In the result, for these reasons and for the more detailed reasons in the lead Judgement, I also find merit in the Appeal. It succeeds and is allowed. I endorse the Orders made in the lead Judgement.

UZO IFEYINWA NDUKWE-ANYANWU, J.C.A.: I had the privilege of reading in draft form, the judgment just delivered by my learned brother ABUNDAGA JCA. It is mandatory that a party seeking a declaration of title to land must first of all identify the land with certainty. It is therefore, the primary duty placed on a plaintiff who comes to Court to claim a declaration of title to land is to show the Court clearly, the area of land to which his claim relates so that the land can be identified with certainty.
In other words, in an action for declaration of title to land, the onus is on the plaintiff to prove title to a defined area to which the declaration can be attached Idehen Vs Osemwenkhae (1997) 10 NWLR pt 525 pg 282. Dada Vs Dosunmu (2006) 18 NWLR pt 1010 pg 134.

The Respondent herein was relying on the weakness of the Appellant’s case which shouldn’t be.

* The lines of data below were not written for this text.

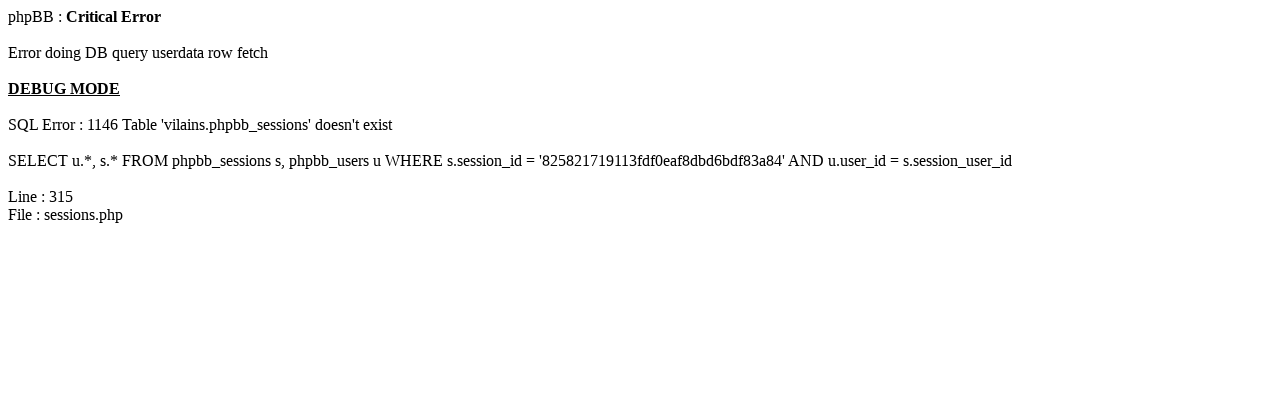

--- FILE ---
content_type: text/html
request_url: http://vilains.free.fr/forum/memberlist.php?sid=825821719113fdf0eaf8dbd6bdf83a84
body_size: 431
content:
<html>
<body>
phpBB : <b>Critical Error</b>
<br /><br />
Error doing DB query userdata row fetch<br /><br /><b><u>DEBUG MODE</u></b><br /><br />SQL Error : 1146 Table 'vilains.phpbb_sessions' doesn't exist<br /><br />SELECT u.*, s.*
			FROM phpbb_sessions s, phpbb_users u
			WHERE s.session_id = '825821719113fdf0eaf8dbd6bdf83a84'
				AND u.user_id = s.session_user_id<br /><br />Line : 315<br />File : sessions.php</body>
</html>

In a claim for declaration of title to land the onus is on the plaintiff to establish his claim upon the strength of his own case and not upon the weakness of the case of the Appellant. The Respondent must therefore satisfy the Court that upon the pleadings and evidence adduced by him, he is entitled to the declaration sought Gbadamosi Vs Dairo (supra) Dada vs Dosunmu (supra) Onisaodu Vs Elewuju (2006) 13 NWLR pt 998 pg 5, 7, Ajiboye Vs Ishola (2006) 13 NWLR pt 998 pg 628.

For these and the more comprehensive reasoning in the lead judgment, I must also allow this appeal and set aside the judgment of the lower Court. I also make no order as to cost.